* SOURCE PASSAGE
Crafting a LINQ based solution to determine if a set of predicates are satisfied for a pair of collections constrained by a set of invariants

StackOverflow https://stackoverflow.com/questions/16703082

Question

This isn't a question I feel I have the vocabulary to properly express, but I have two collections of the same anonymous type (lets call it 'a.)

'a is defined as new {string Name, int Count}

One of these collections of 'a we shall call requirements. One of these collections of 'a we shall call candidates.

Given these collections, I want to determine if the following assertions hold.

  1. If there exists some element in requirements r such that r.Count == 0, each element in candidates c such that r.Name == c.Name must satisfy c.Count == 0. There must exist one such element in candidates for each such element in requirements.

* GIVEN RECORDS
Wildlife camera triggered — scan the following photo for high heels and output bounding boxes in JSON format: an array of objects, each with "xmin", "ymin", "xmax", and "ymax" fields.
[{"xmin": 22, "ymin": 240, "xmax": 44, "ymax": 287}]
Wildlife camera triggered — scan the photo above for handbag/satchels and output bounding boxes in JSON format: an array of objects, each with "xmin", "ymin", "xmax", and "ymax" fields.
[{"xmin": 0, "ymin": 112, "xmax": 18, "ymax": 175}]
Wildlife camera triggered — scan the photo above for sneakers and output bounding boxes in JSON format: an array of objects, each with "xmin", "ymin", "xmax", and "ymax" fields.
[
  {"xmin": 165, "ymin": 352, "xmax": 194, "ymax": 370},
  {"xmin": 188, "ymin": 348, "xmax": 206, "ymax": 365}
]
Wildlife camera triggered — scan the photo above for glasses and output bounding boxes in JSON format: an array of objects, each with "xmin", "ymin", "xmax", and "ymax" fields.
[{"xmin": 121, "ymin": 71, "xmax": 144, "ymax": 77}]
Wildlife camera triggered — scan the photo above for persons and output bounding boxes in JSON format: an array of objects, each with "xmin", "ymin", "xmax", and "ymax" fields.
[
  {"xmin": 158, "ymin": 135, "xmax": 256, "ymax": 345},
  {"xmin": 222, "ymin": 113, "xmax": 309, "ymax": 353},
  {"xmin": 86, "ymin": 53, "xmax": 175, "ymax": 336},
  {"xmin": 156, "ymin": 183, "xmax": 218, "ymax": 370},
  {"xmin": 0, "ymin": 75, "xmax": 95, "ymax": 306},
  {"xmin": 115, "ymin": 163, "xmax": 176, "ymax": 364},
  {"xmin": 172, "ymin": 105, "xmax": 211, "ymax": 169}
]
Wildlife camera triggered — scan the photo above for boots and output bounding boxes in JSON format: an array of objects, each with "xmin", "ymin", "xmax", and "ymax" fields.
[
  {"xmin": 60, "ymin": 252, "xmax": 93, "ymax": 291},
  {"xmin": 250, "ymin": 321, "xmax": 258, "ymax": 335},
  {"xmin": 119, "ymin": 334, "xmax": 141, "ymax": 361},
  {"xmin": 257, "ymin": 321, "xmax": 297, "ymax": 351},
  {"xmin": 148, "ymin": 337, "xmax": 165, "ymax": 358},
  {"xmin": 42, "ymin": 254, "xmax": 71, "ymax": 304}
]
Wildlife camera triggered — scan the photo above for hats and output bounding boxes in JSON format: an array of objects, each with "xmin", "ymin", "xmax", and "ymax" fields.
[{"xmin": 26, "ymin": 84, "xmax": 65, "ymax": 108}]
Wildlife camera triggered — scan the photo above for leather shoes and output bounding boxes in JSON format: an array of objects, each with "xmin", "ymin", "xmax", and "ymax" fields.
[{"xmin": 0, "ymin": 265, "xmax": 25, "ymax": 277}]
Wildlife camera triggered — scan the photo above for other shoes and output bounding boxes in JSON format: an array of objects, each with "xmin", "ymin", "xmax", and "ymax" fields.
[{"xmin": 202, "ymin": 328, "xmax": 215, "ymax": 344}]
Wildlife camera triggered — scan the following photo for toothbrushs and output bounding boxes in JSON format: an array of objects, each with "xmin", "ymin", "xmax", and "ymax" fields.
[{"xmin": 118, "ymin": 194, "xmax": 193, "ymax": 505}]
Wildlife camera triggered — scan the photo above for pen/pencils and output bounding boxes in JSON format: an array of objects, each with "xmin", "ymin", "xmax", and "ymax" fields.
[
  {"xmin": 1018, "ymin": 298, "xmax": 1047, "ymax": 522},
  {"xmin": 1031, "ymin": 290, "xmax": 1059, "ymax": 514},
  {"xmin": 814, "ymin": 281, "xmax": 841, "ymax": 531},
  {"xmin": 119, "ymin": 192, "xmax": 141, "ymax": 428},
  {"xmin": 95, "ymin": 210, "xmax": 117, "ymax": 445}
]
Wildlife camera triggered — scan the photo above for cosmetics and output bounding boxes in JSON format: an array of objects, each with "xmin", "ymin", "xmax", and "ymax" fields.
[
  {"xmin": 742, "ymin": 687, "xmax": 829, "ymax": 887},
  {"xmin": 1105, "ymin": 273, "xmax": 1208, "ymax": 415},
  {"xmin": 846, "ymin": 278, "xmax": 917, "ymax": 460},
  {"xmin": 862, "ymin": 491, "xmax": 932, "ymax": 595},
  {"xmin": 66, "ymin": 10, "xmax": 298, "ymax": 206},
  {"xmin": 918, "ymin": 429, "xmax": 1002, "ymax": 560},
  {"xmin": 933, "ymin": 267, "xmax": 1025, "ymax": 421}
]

* TASK INSTRUCTIONS
[1] Please write out the part of the LINQ question starting with "StackOverflow https://stackoverflow.com/questions/16703082" and going on through "call it 'a.)".
[2] Rename "Wildlife camera" to "Trail camera" in the listing, starting with the line with "photo for toothbrushs" and going on through the end of the listing. Give back only those lines, with nothing else changed.

* THE RESULTS
[1]
StackOverflow https://stackoverflow.com/questions/16703082

Question

This isn't a question I feel I have the vocabulary to properly express, but I have two collections of the same anonymous type (lets call it 'a.)

[2]
Trail camera triggered — scan the following photo for toothbrushs and output bounding boxes in JSON format: an array of objects, each with "xmin", "ymin", "xmax", and "ymax" fields.
[{"xmin": 118, "ymin": 194, "xmax": 193, "ymax": 505}]
Trail camera triggered — scan the photo above for pen/pencils and output bounding boxes in JSON format: an array of objects, each with "xmin", "ymin", "xmax", and "ymax" fields.
[
  {"xmin": 1018, "ymin": 298, "xmax": 1047, "ymax": 522},
  {"xmin": 1031, "ymin": 290, "xmax": 1059, "ymax": 514},
  {"xmin": 814, "ymin": 281, "xmax": 841, "ymax": 531},
  {"xmin": 119, "ymin": 192, "xmax": 141, "ymax": 428},
  {"xmin": 95, "ymin": 210, "xmax": 117, "ymax": 445}
]
Trail camera triggered — scan the photo above for cosmetics and output bounding boxes in JSON format: an array of objects, each with "xmin", "ymin", "xmax", and "ymax" fields.
[
  {"xmin": 742, "ymin": 687, "xmax": 829, "ymax": 887},
  {"xmin": 1105, "ymin": 273, "xmax": 1208, "ymax": 415},
  {"xmin": 846, "ymin": 278, "xmax": 917, "ymax": 460},
  {"xmin": 862, "ymin": 491, "xmax": 932, "ymax": 595},
  {"xmin": 66, "ymin": 10, "xmax": 298, "ymax": 206},
  {"xmin": 918, "ymin": 429, "xmax": 1002, "ymax": 560},
  {"xmin": 933, "ymin": 267, "xmax": 1025, "ymax": 421}
]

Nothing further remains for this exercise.